File handling¶
File handling is notorios difficult topic in ORMs. In edgy we try to streamline it, so it is easy to understand and secure.
For this edgy has three security layers:
- Restricting the image formats parsed (ImageFields).
- Approved-only open of files (option).
- Direct size access as field. This way quota handling gets easy. No need to manually track the sizes. However this configurable.
and to align it with ORMs it uses a staging+non-overwrite by default concept for more safety.
This means, there has no worry about file names clashing (one of the main reasons people wanting access to the model instance during file name creation). Nor that if a file shall be overwritten and the save process fails the file is still overwritten.
It is realized via process pid prefixing and a thread-safe reserving an available name which is used after for the file creation and commiting the file changes only after saving the model instance (direct manipulation is still possible via parameters).
In short: Just use and stop worrying about the files beeing overwritten. No matter if you use processes or threads.
There are three relevant File classes:
- File: Raw IO to a file-like. Baseclass with many helper functions.
- ContentFile: In-memory IO. Transforms bytes on the fly. But can also be used with files.
- FieldFile: Transactional handler for field oeprations. Used in FileField. Not used directly except in subclasses of FileField.
Configuration¶
Filehandling is configured via the global settings. See edgy/conf/global_settings.py
for the options.
Direct¶
Direct access is possible via the storages object in edgy.files. Here you can access the files directly with a storage of your choice. You get an url or path for accessing the files directly. This way besides the global configuration nothing is affected.
However there is also just limited access to transactional file handling. There is more control by using save
explicit.
Fields¶
The recommended way to handle files with database tables are FileFields and ImageFields. Both are quite similar, in fact ImageFields are a subclass with image related extensions.
Fields follow a multi-store concept. It is possible to use in the same FileField multiple stores. The store name is saved along with the file name, so the right store can be retrieved later.
FileField¶
FileField allow to save files next to the database. In contrast to Django, you don't have to worry about the file-handling. It is all done automatically.

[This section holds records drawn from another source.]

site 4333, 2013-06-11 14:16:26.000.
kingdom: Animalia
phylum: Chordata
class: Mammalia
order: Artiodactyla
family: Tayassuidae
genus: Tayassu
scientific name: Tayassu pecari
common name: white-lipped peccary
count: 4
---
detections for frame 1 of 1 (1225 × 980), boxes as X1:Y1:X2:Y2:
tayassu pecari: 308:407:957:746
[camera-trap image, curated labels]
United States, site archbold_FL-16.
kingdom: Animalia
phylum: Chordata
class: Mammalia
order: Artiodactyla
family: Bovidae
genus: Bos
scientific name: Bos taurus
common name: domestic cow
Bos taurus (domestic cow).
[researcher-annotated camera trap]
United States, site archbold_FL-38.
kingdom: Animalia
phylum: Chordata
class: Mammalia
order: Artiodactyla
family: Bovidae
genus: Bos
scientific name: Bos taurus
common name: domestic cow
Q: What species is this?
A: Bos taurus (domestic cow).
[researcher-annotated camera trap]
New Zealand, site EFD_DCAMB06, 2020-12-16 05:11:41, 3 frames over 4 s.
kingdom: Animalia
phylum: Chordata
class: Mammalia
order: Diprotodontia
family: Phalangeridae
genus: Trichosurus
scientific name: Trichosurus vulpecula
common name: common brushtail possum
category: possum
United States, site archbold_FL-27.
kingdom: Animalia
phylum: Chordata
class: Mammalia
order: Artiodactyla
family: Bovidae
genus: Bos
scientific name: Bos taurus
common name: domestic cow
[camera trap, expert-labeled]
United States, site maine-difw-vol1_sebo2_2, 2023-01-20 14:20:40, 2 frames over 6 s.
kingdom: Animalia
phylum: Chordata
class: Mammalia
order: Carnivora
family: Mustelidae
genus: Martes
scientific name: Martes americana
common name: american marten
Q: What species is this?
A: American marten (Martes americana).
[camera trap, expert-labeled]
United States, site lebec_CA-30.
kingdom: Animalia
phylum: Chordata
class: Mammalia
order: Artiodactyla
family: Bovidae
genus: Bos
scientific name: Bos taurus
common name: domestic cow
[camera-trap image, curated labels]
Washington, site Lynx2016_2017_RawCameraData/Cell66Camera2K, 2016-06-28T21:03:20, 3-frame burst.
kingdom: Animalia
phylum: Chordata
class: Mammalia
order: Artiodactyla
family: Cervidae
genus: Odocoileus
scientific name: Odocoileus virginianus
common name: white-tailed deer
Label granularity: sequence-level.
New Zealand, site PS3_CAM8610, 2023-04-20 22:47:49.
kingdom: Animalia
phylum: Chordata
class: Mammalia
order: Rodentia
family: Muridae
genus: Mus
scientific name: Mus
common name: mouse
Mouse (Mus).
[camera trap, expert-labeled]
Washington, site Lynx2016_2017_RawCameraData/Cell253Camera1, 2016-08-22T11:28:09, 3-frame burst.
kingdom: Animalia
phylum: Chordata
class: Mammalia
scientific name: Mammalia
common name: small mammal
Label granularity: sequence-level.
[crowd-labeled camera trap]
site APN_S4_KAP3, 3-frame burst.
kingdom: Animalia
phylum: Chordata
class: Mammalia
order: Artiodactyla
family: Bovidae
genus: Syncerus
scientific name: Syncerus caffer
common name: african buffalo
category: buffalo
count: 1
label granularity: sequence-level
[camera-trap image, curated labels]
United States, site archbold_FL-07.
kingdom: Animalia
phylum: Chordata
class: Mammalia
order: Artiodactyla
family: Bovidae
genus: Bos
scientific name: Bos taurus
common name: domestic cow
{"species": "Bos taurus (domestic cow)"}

The cleanups when a file gets unreferenced are done automatically (No old files laying around) but this is configurable too. Queries are fully integrated, it is possible to use delete, bulk_create, bulk_update without problems.
Also by default overwriting is not possible. Files even honor a failed save and doesn't overwrite blindly the old ones.
Setting a file field to None, implicitly deletes the file after saving.
For higher control, the methods of the FieldFile can be used.
Tip
You may want to set null=True to allow the deletion of the file and having a consistent state afterward.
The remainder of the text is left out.